The bruise beneath Laura Bassett’s eye has turned a deep shade of purple and the England centre-half hopes it will serve as a warning against illegal use of the elbow during Canada 2015.
Bassett suffered the injury when she received a painful jab from the elbow of France’s Camille Abily as the pair challenged for a high ball deep in the second half of England’s 1-0 defeat on Tuesday.
The referee failed to spot an incident which left the area beneath Bassett’s eye discoloured and severely swollen but Fifa chose not to use retrospective video evidence commonplace in the Premier League to punish Abily with a ban. Perhaps wanting to preserve good relations, England – billeted in the same Moncton hotel as France – did not opt to force the issue by lodging a formal complaint.
“It’s out of my control,” said Bassett. “The FA have to do what they deem best. I just hope no one else in the tournament is on the receiving end of something like this. I just hope if something like this happens again it is not missed.”
The elbow was clearly reckless but Bassett, 28, is not sure it was deliberate, although you sense she has a pretty good idea it was. “I don’t know,” she said. “You can see me looking at the ball. I think she jumps higher but her elbow makes contact with my cheek.”
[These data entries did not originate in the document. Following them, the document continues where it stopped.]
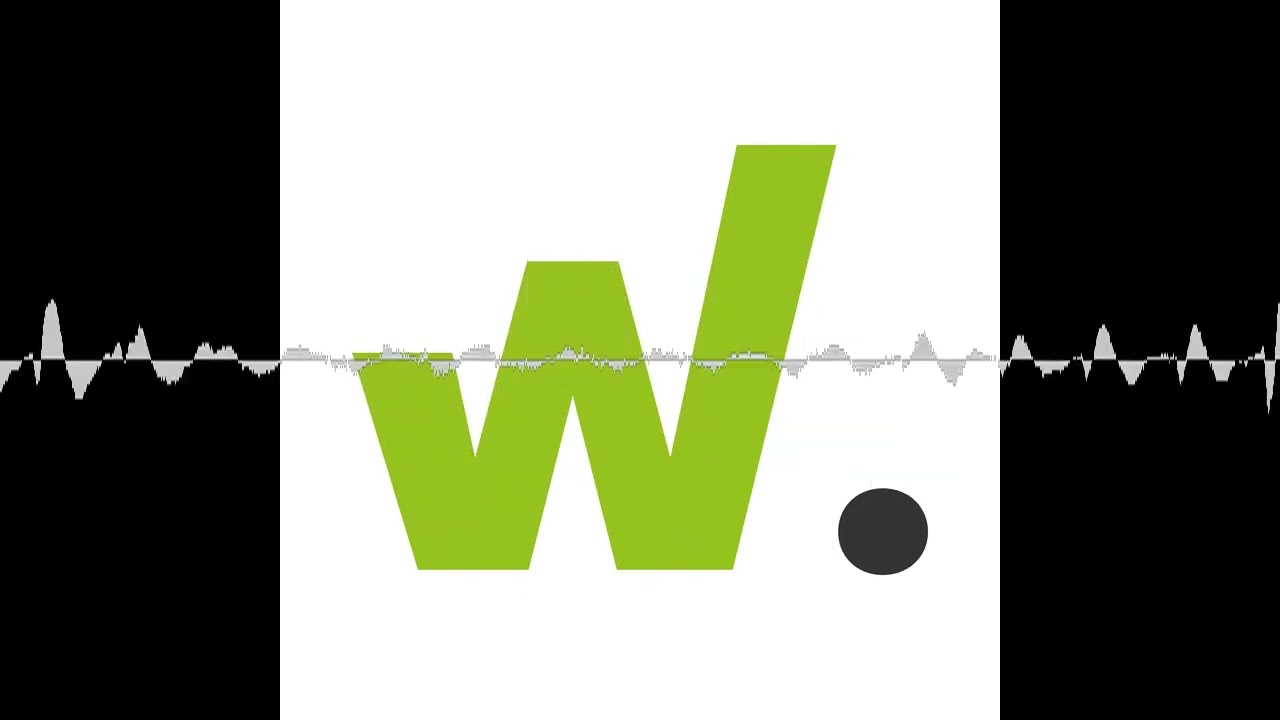 wikifolio Trader Tom Jakobi "Erntehelfer" - "Ich erwarte eine Kursexplosion"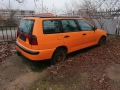 Seat Cordoba, снимка 7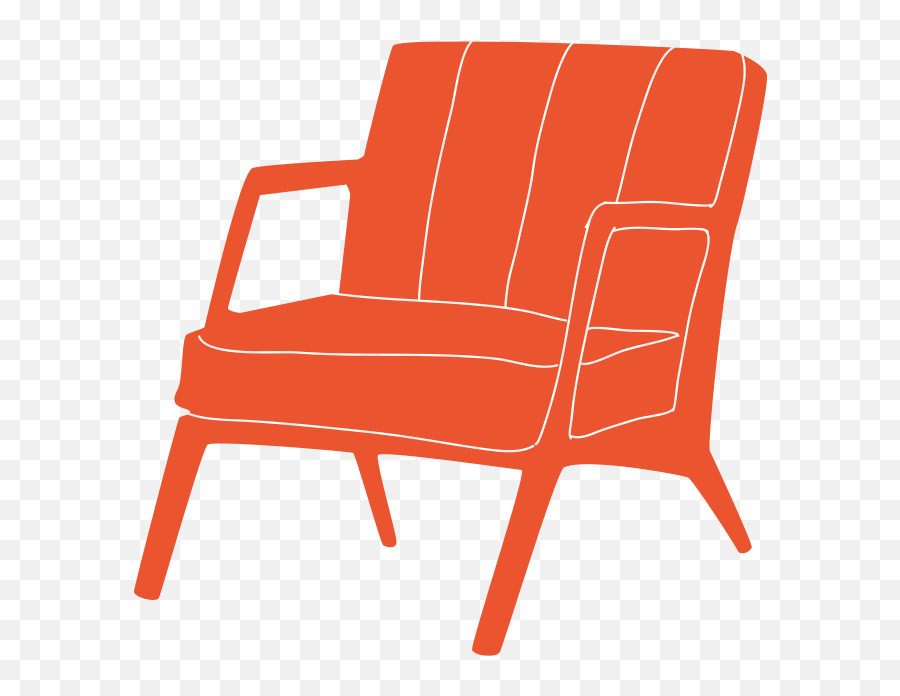 Home Goods U2014 Alicia Cressey - Furniture Style Png,One Piece Icon Png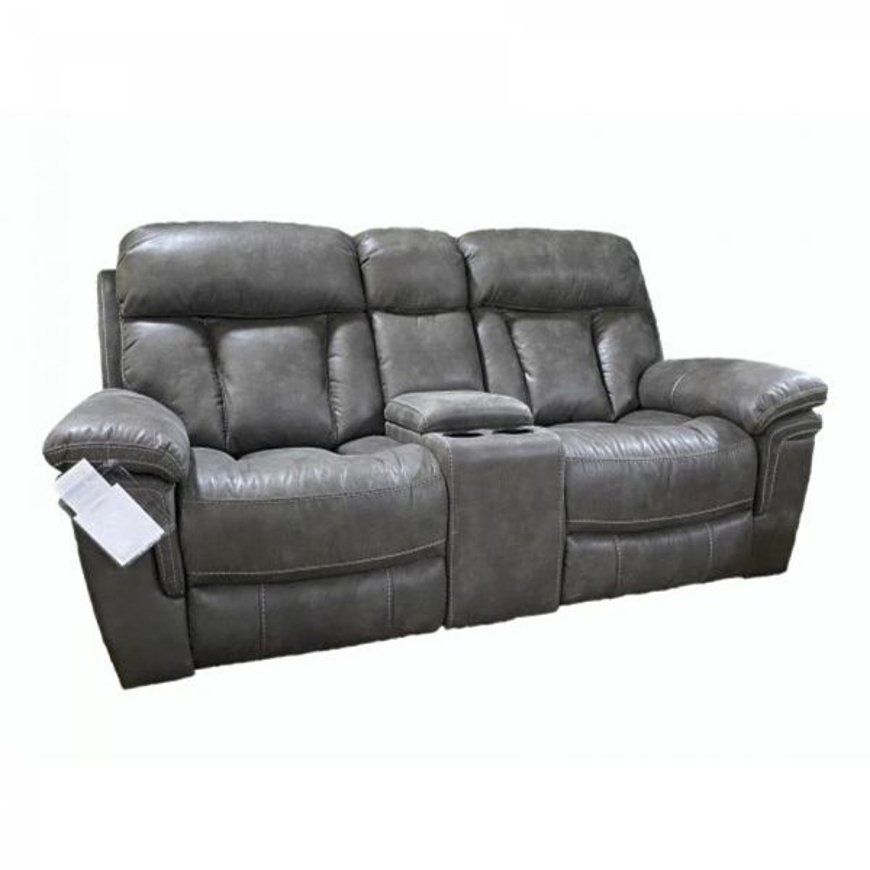 Picture of GRACIE LOVESEAT
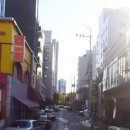 경기도 수원시 팔달구 권광로180번길 49 (인계동) 이미지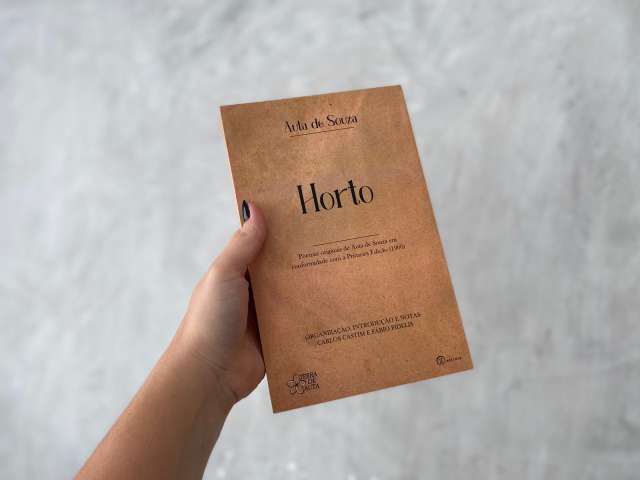 Livro 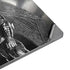 The Justice League (2017) Aquaman Poster Surface Laptop 4 15in Skin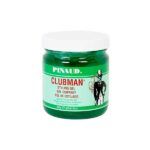 Barber Supplies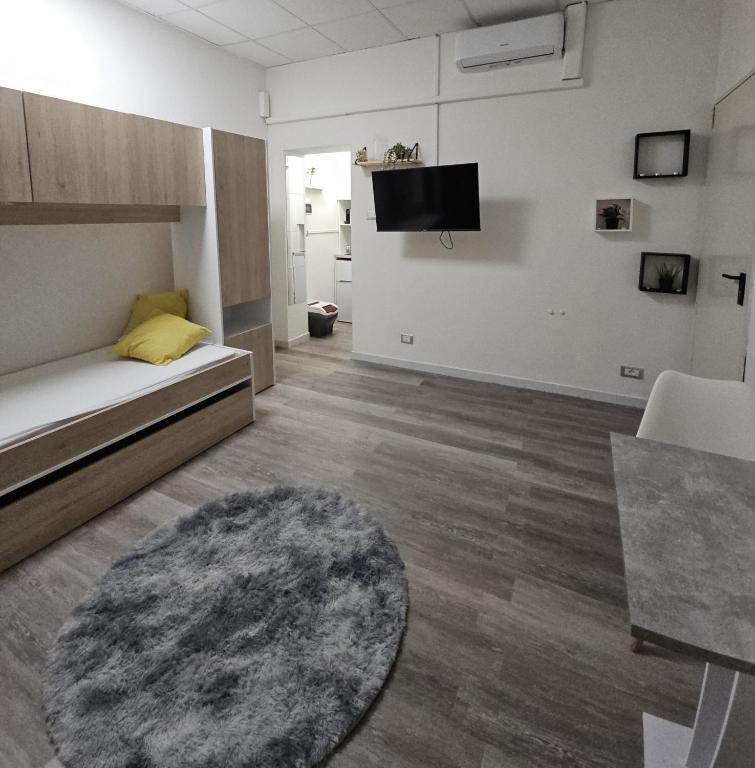Fiera Village Rooms - 3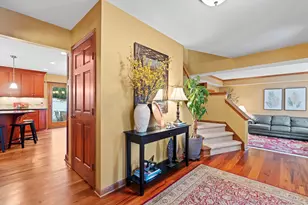 W140N5331 St Andrews Cir, Menomonee Falls, WI 53051 - Photo 11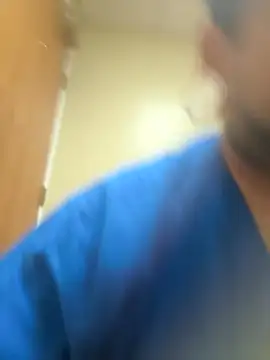 beenastyy online show from 26, 10, 2025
Happily her vision remains unaffected. “The eye itself is good,” said Bassett. “It just doesn’t look great. My mum said, ‘It just looks like you can’t apply your make-up.’ Everyone is getting on board and abusing me.”
The altercation itself was less of a laughing matter. “When it happened I was just concentrating on the ball, then I felt something hurt my cheek,” said the Notts County defender who is hoping to win her 51st cap in the now vital Group F game against Mexico in Moncton on Saturday. “I thought that’s not the ball, I didn’t know what it was. I went down, I could feel something getting warmer and warmer. I thought what the hell is this. I could feel it getting warmer and warmer.
“I thought ‘Am I OK? Am I not?’ I realised I was OK. That is when I got back up. I didn’t have a clue what had happened. Jill Scott came up to me and I said, ‘I need a drink’ and she said, ‘OK but do you want me to put water on it?’ I was like, ‘What?’
“Jill said she got scared because she could see this thing growing and growing. I said ‘No I don’t want water’. I didn’t have a clue but I knew it was not the ball that had done the damage. When I realised there had been no red or yellow card I had to switch myself back on to stay in the game. I wasn’t that happy with the contact. I could feel something growing under my eye. I went to the referee and said, ‘What’s this, what’s happened here?’ But if you’re not hurt, you don’t stay down.
“Faking injury has never been part of our game. I don’t think we’re that good actresses but I think we should stick to playing football. We’re here to do a job and hopefully deliver it.”